Könnte nicht jemand ein kurzes Tutorial schreiben wie man diese Tentakel in 3D Max macht ? 
Ich habs mal versucht aber irgendwie überhaupt nicht hinbekommen.
In PS da klappts aber in 3D MAx kann man die Perspektive leichter ändern.


----------



## Cybersonic (31. Juli 2001)

Shivers sieht schon richtig cool aus. Hier mal eine Möglichkeit, die ich gemacht habe. 
-=A:=-
Achja, Saesh (oder so) hats auch cool hinbekommen


----------



## Cybersonic (1. August 2001)

ist das Thema etwa schon tot? Ich hoffe doch stark das Gegenteil


----------



## Saesh (1. August 2001)

es fehlt immernoch die 3dmax umsetzung


----------



## shiver (1. August 2001)

also meins is (zumindest teilweise) mit max gemacht.


----------



## ghaleon (1. August 2001)

also wenn du dich mit max ein wenig auskennst sind tentakeln kein prob

1. erstelle einen cone der sehr langgezogen ist

2. erstelle einen spline in der die ausrichtung deines tentakels bildet 

3. weise deinem cone den modifikator pathdeform zu

4. waehle als pfad deinen erstellten pfad 

5. experimentiere mit den einstellungen

6. rendern und fertisch

wenn dus genauer brauchst 
icq#83352946


----------



## Cybersonic (1. August 2001)

Kann denn niemand Kritik zu meinem Tentakel geörks abgeben? Er bekommt auch <font size="-7">k</font>ein Sixpack seiner Wahl


----------



## ghaleon (2. August 2001)

ich hab jetzt schnell ein bsp erstellt in max
das nach der oben genannten methode funzt

|tentacle|


----------



## Lykon (2. August 2001)

*Auch mal versucht!*

Hi erstmal

Ich habs auch mal mit dem Tut von Headfragger2k versucht das für PS.
War mein allererster versuch mit PS! Sagt mal was dazu!







und hier in gross


----------



## Saesh (2. August 2001)

@lykon:

yo... finde ich auch sehr gut umgesetzt.


----------



## Lykon (2. August 2001)

*THX*

Thx aber kann mir jemand sagen wie ich nu ein "Körper" dazu zaubern kann?


----------



## Cybersonic (2. August 2001)

Ich könnte mir vorstellen, dass in MAX eine Kugel mit dem Modofier (ode Spacewarp? ka) "Wellen" lustig aussieht. Dazu dann noch als ReflektionsMap Chrom und als Farbe Orange und in PS weichzeichnen


----------



## FALpurgisnacht (2. August 2001)

*gut mädels...*

... ich habe mein eigenen "kleinen" Beitrag zum Thema Tentakel kreiert! 

hier nun mein Werk...





und hier in Gross

ich bitte um Kritik...

2nd attempt doing some great...


----------



## Cybersonic (2. August 2001)

Eigentlich cool, nur sehen die Tentakel da zu plastisch aus, ich würde ein wenig Weichzeichnen, damit man es mehr aufs Foto bezieht, oder?


----------



## Saesh (2. August 2001)

das wäre auch für mich eine gute lösung zu dem bild.

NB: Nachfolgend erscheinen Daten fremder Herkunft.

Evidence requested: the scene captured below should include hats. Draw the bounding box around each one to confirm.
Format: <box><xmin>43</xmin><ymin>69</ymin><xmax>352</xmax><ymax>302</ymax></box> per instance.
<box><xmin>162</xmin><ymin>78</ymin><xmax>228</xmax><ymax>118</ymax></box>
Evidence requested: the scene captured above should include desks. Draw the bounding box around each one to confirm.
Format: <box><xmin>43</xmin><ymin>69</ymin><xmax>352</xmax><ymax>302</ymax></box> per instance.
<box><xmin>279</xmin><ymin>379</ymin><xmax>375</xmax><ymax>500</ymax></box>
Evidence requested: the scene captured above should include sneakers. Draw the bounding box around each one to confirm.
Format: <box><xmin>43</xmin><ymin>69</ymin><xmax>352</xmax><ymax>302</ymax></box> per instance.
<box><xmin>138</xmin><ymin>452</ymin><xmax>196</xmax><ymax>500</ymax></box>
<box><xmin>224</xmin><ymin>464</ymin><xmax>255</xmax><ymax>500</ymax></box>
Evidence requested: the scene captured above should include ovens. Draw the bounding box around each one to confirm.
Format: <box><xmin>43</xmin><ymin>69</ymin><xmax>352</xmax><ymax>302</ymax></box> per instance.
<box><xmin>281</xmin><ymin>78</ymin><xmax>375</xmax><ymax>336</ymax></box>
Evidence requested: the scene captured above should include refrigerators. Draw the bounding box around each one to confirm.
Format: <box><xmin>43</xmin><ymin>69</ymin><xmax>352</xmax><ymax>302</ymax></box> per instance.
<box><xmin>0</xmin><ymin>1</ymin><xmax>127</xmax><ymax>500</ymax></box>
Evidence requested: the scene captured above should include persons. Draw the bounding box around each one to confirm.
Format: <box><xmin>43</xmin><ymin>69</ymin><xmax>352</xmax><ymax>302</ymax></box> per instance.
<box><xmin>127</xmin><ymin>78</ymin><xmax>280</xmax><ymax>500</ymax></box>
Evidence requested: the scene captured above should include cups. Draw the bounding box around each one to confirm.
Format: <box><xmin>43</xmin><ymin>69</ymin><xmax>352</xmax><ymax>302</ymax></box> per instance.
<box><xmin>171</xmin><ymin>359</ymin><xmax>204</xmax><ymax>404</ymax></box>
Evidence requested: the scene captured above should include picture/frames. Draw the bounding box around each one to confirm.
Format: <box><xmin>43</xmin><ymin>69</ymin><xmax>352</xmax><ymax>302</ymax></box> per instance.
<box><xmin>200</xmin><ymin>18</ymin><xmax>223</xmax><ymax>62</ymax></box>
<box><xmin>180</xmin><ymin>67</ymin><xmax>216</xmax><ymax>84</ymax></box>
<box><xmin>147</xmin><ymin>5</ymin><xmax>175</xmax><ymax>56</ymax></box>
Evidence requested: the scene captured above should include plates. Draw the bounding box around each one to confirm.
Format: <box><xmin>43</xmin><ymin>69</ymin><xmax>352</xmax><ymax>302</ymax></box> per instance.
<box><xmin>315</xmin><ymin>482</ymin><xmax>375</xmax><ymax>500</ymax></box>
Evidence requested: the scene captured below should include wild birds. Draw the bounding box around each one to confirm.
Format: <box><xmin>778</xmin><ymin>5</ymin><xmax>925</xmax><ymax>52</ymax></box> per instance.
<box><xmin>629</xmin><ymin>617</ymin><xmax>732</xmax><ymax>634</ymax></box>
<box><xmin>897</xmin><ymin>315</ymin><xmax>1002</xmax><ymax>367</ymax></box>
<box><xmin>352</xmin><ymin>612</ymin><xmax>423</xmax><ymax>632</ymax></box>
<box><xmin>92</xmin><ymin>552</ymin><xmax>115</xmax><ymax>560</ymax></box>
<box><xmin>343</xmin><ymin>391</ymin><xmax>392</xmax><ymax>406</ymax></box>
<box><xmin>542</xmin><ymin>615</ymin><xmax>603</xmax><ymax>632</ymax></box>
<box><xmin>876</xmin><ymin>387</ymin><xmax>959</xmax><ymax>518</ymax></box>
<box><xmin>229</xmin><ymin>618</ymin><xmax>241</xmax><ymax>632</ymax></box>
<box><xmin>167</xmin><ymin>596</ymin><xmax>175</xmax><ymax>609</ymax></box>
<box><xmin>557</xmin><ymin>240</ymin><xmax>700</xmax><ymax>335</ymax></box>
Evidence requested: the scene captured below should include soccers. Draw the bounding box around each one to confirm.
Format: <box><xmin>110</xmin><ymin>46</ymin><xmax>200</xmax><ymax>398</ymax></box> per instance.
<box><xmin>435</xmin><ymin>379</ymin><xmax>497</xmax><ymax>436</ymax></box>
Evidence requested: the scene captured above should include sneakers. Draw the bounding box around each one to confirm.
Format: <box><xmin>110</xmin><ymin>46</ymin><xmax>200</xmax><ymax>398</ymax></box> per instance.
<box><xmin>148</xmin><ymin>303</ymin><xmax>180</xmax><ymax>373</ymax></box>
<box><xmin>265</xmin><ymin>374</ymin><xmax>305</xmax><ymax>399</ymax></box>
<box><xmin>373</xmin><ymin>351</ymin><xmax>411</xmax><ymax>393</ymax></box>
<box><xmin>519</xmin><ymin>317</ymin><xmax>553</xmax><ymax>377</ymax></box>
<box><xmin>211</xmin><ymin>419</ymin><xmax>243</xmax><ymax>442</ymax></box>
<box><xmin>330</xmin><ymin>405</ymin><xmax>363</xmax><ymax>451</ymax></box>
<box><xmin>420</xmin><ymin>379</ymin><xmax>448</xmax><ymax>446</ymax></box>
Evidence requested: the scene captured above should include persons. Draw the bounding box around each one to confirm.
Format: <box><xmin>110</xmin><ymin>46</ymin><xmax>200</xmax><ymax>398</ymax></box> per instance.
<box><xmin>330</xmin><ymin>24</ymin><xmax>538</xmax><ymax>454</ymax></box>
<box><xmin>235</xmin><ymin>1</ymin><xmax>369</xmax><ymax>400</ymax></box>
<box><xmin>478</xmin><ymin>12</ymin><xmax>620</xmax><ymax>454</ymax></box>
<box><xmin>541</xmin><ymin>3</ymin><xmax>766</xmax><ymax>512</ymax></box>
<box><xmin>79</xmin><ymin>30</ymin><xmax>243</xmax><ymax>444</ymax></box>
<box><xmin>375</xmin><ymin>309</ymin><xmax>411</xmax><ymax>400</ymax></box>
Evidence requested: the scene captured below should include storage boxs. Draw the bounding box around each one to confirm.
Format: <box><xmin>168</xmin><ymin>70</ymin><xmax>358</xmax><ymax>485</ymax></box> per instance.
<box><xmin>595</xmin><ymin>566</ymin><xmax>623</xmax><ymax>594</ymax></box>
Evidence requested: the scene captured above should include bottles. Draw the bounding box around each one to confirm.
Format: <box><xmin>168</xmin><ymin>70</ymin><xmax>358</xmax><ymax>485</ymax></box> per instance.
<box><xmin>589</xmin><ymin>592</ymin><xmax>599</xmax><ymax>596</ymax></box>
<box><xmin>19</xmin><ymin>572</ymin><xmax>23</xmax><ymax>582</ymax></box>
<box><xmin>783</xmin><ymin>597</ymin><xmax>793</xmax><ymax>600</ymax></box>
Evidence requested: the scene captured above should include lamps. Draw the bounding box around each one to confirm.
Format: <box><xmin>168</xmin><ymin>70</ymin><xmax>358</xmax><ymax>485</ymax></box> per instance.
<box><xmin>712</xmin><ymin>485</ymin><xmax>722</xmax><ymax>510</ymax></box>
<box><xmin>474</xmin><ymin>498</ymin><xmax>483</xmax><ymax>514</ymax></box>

es sieht momentan etwas so aus, als wenn die tentakeln nicht richtig mit ins bild passen.

der gaußsche weichzeichner ist somit eine gute lösung, um wieder den bezug zum kopf herzustellen.
evtl. auch noch die transparenz etwas senken.


----------



## FALpurgisnacht (2. August 2001)

*hmm...*

...so besser? 





hab weichgezeichnet und die transparenz der ebenen geändert...


----------



## Saesh (2. August 2001)

ist für mich nicht spektakulär anders... oder spinnen meine augen?


----------



## FALpurgisnacht (2. August 2001)

*hast scho recht...*

ist nicht viel weicher und transparenter, aber mehr will ich nicht... weil es mir zuuuu... weich wird. naja, ich finds ok... wobei mich eben der aspekt, dass der Kopp viel weicher ist als der Rest von anfang an ein wenig gestört hat... :> 

soviel dazu...


----------



## Saesh (2. August 2001)

kopf scharfzeichen und dann ein wenig mit Farbton/Sättigung oder Helligkeit/Kontrast rumspielen hats auch net gebracht?


----------



## NeoX (2. August 2001)

*@FALpurgisnacht*

also respekt an dein pic...
find ich voll verschärft...
aber ich hab bei meinen noch nen prob...
ich krieg die nie so abgerundet hin...
hat da noch jemand tips für mich???
:-- :[ :#


----------



## Cybersonic (3. August 2001)

Duplizier die Tentakel ebene, dass du sie 3 mal hast. Bei der hintersten Gausch ziemlich stark bei der 2. mittel bei der obersten leicht und dann farbig abwedeln oder ineinanderkopieren (bisschen ausprobieren) bei den beiden oberen Ebenen wählen. Das hilft bestimmt :_


----------



## tomtutorial (3. August 2001)

Echt super, wie ihr das mit den Tentakeln ausgetüftelt habt. Ich hab mich mal rangesetzt und das ganze verfeinert. Hier meine Tentakel, aus Glass & 100% Photoshop:






mfg, Tom Joke


----------



## FALpurgisnacht (3. August 2001)

*hier... tentakel + sample16*

jo, hab das ganze direkt mal für sample16 umgesetzt...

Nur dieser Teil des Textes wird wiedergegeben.